A partir dessa categorização, é possível evidenciar que o maior agrupamento é constituído pelos municípios com número de habitantes inferior a cinco mil, seguido respectivamente pela ordem de número de habitantes, havendo apenas um município com mais de quinhentos mil habitantes. Essa mesma sequência foi também observada com relação ao retorno dos questionários. Avaliamos que, por tratar-se de um questionário que continha 73 questões e que seu preenchimento demandava um relativo envolvimento e trabalho e, sobretudo, pelo fato de 2012 ter sido um ano de eleições municipais, houve demora no retorno das respostas. Essa demora nos levou a três tentativas de envio da carta e dos questionários por e-mail e por correio, na expectativa de garantir o maior número de questionários respondidos, com ajuda da UNDIME.
Apesar desses limites concernentes ao processo de recolha de dados, as iniciativas citadas resultaram em um retorno de 32 questionários, computando um percentual de 53,33% dos municípios selecionados para envio do questionário para a pesquisa. Para visualizar essa distribuição geográfica no estado, apresentamos um mapa com os municípios que responderam ao questionário (Figura 1).
QUESTIONÁRIO E ESTRATÉGIAS DE ANÁLISE
A pesquisa objetivou contribuir com o conhecimento das configurações recentes das redes municipais de ensino no estado de Santa Catarina e delinear o perfil da formação de seus profissionais. Para tanto, adotamos o questionário utilizado em 1999 e 2009 no estado do Rio de Janeiro pelo Grupo de Pesquisa Infância, Formação e Cultura (INFOC), coordenado pela professora Sônia Kramer,6 que traz o panorama das redes municipais naquele estado. A opção por esse instrumento de pesquisa, capaz de levantar dados dispersos em uma área geográfica ainda mais extensa que a do estado do Rio de Janeiro, foi permeada pela constante busca de superação do antagonismo quantitativo/qualitativo e pelo desejo de buscar dados em grandes e pequenos municípios, tanto no norte quanto no sul, como no leste e no oeste e no centro do estado.
Assim como concebido em sua origem e elaboração pelo INFOC, o desejo era de que esse questionário pudesse trazer, tanto para a pesquisa como para os municípios que se dispusessem a respondê-lo, dados e informações do que não está aparente.
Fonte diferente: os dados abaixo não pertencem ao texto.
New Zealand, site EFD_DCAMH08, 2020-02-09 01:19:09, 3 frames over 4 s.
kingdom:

O objetivo não era somente colher dados, mas também fornecê-los aos municípios, como forma de estes igualmente serem informados sobre a sua própria realidade no panorama do estado e, com isso, ter elementos para poder refletir e nutrir-se das próprias informações.
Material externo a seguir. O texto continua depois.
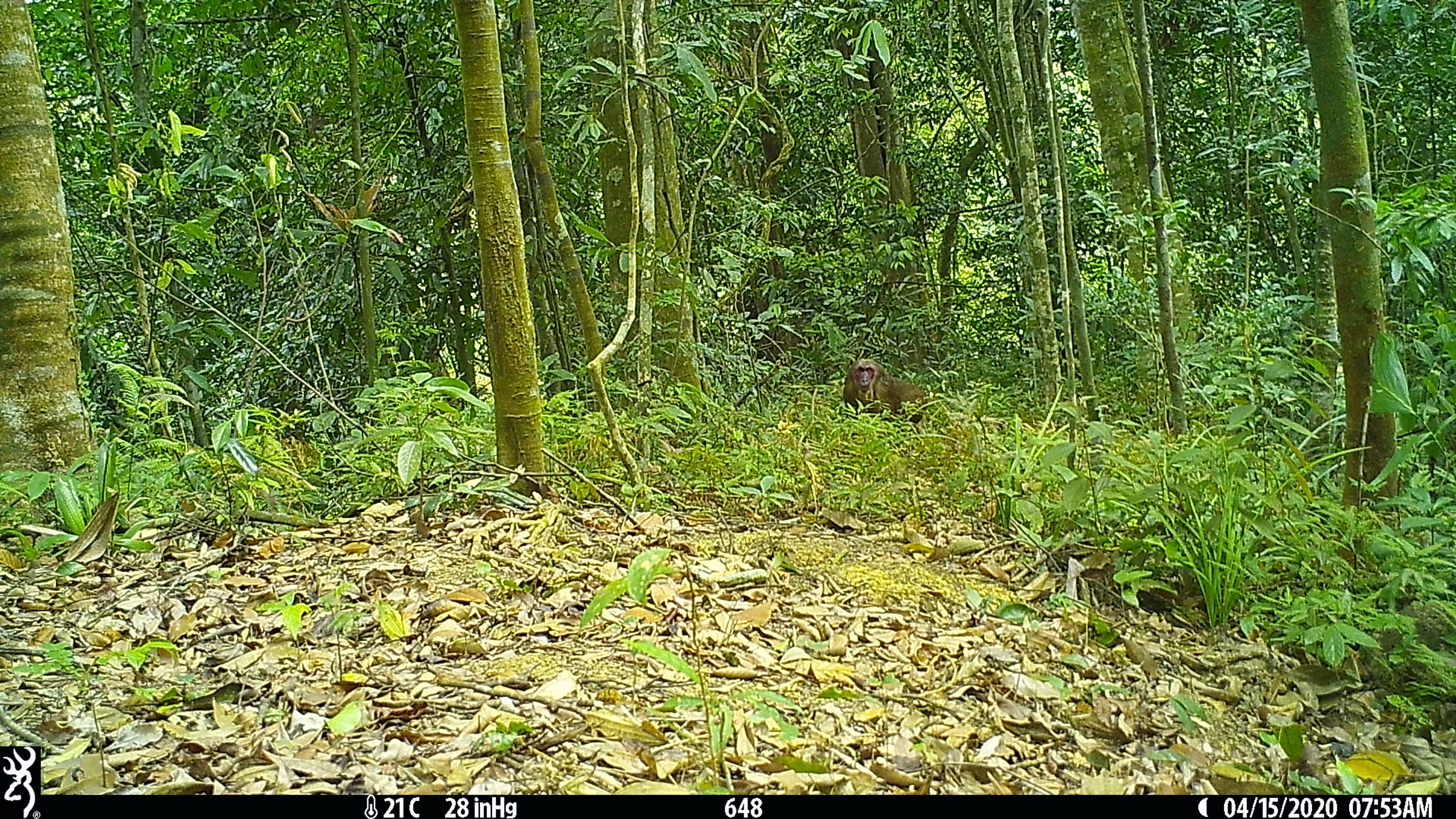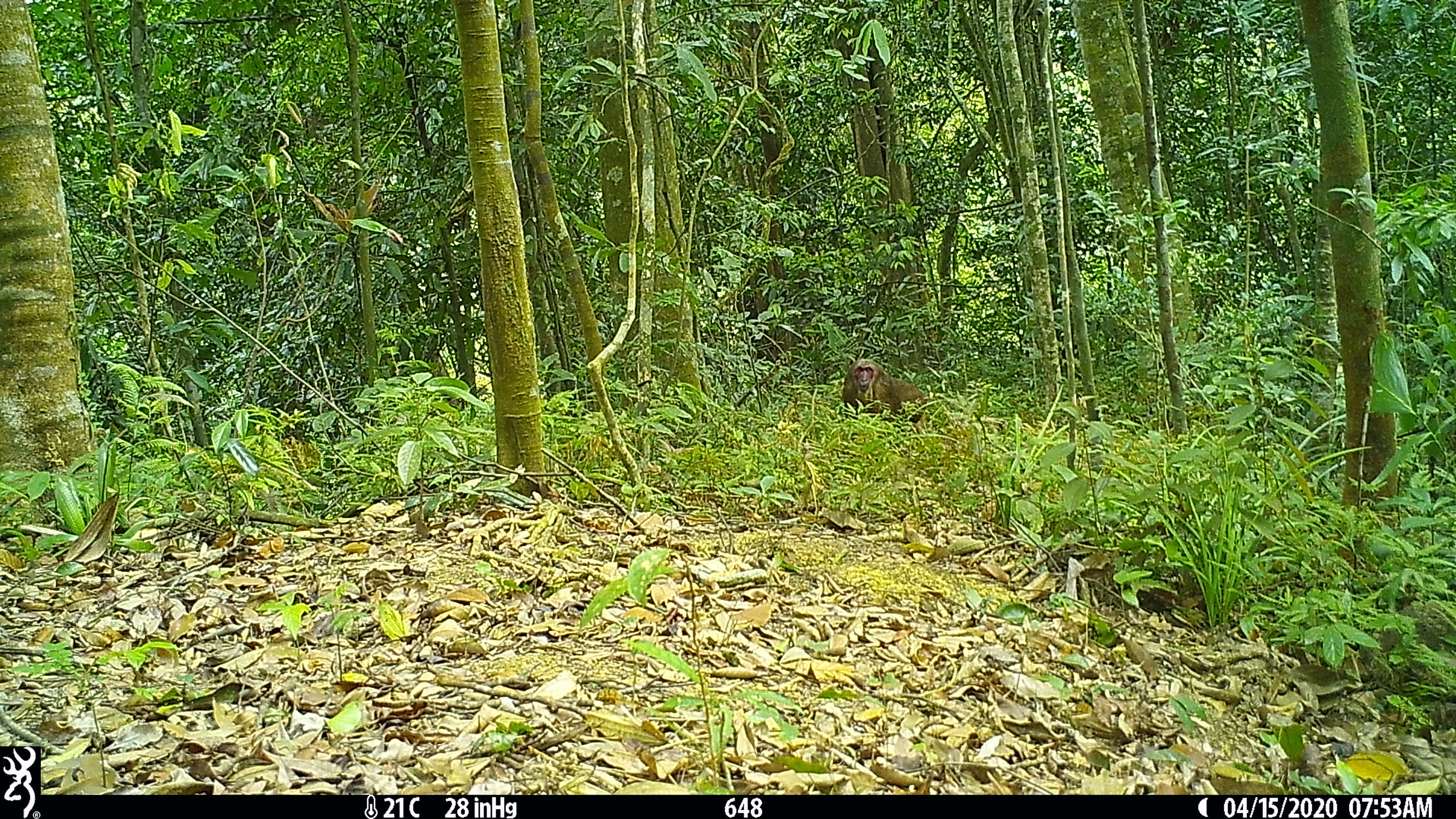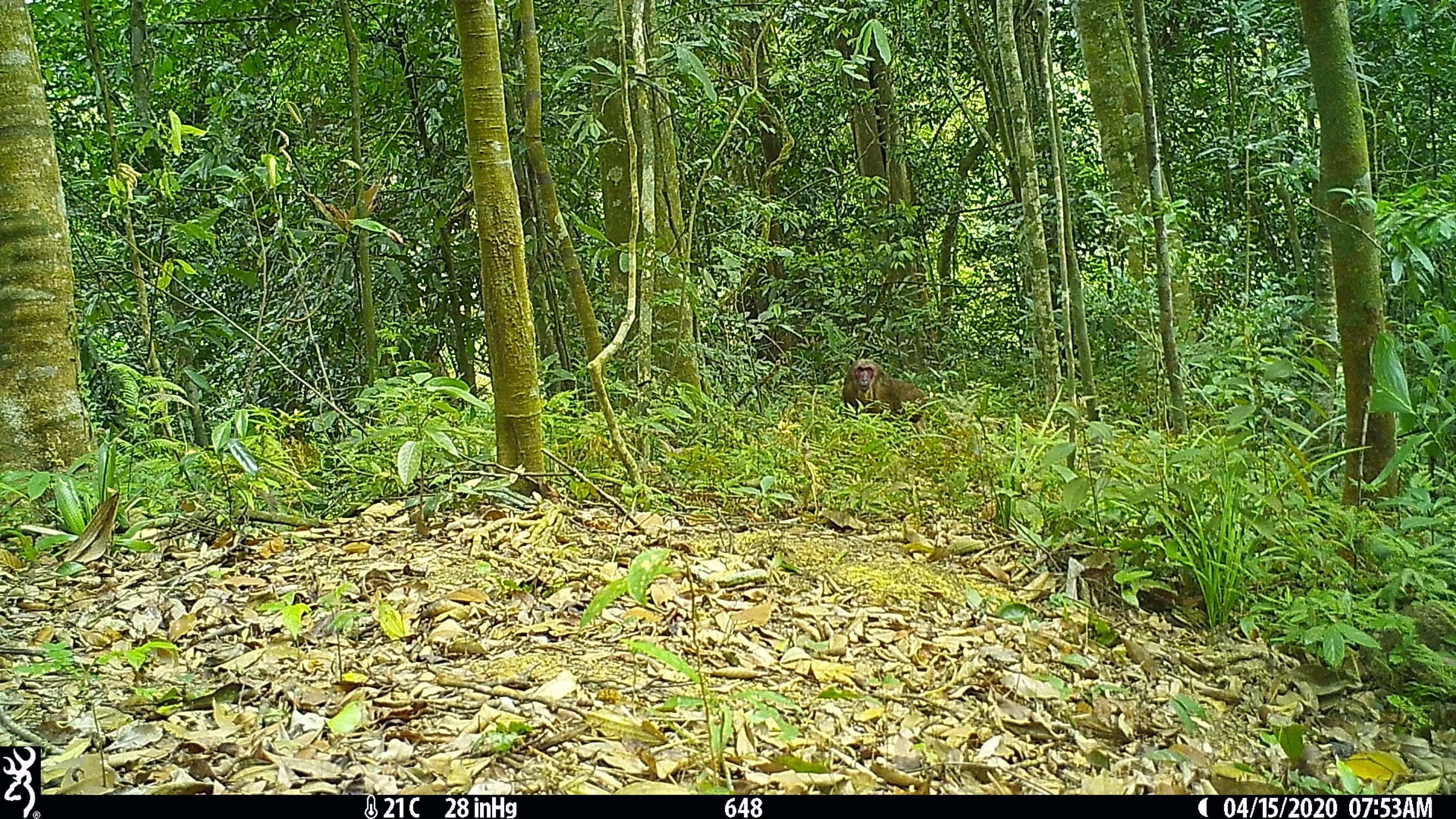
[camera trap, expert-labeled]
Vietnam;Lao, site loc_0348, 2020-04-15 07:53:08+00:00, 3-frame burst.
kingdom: Animalia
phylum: Chordata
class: Mammalia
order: Primates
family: Cercopithecidae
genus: Macaca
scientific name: Macaca arctoides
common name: stump-tailed macaque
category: stump tailed macaque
Stump tailed macaque (stump-tailed macaque) (Macaca arctoides). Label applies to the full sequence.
Tínhamos conhecimento da extensão do questionário e o tempo que seria necessário para respondê-lo, bem como a necessidade de disponibilidade e envolvimento por parte do responsável pelas informações, mas acreditávamos que o fato de alguns dados não serem respondidos evidenciariam lacunas e vazios que ainda são necessários serem resolvidos pela instância pública municipal em relação à educação infantil e à formação de seus profissionais. Por conseguinte, o questionário foi organizado em sete blocos.
No primeiro, há quesitos já preenchidos e perguntas em aberto com informações sobre o município: identificação de dados gerais; veículos de comunicação; dados sobre o responsável pelo preenchimento do questionário. No segundo, as perguntas têm por objetivo saber como cada município organiza seu sistema educacional. No terceiro bloco, as perguntas voltam-se para a organização e funcionamento da educação infantil: se as secretarias de educação têm um setor específico, se há acompanhamento pedagógico às creches e pré-escolas ou não, com que frequência ele é feito e se o município dispõe de uma proposta pedagógica para a educação infantil.
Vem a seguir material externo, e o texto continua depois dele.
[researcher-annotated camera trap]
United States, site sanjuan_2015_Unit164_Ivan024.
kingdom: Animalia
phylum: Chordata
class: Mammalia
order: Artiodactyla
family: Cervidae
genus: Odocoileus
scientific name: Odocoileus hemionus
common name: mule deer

No quarto bloco, o propósito foi de conhecer os projetos de formação dos profissionais de educação infantil no município. No quinto, as perguntas abordam processos de ingresso e carreira das profissionais da educação infantil na rede municipal de ensino. No sexto bloco, perguntamos sobre recursos financeiros e materiais de que os municípios dispõem para a educação infantil.
Valendo-nos de um recorte, selecionamos para este artigo perguntas do quinto bloco do questionário objetivando conhecer os processos de ingresso e carreira: formação mínima exigida, plano de carreira e acesso ao magistério, vínculo empregatício, situação funcional, carga horária e piso salarial de cada profissional (professores, auxiliares e diretores).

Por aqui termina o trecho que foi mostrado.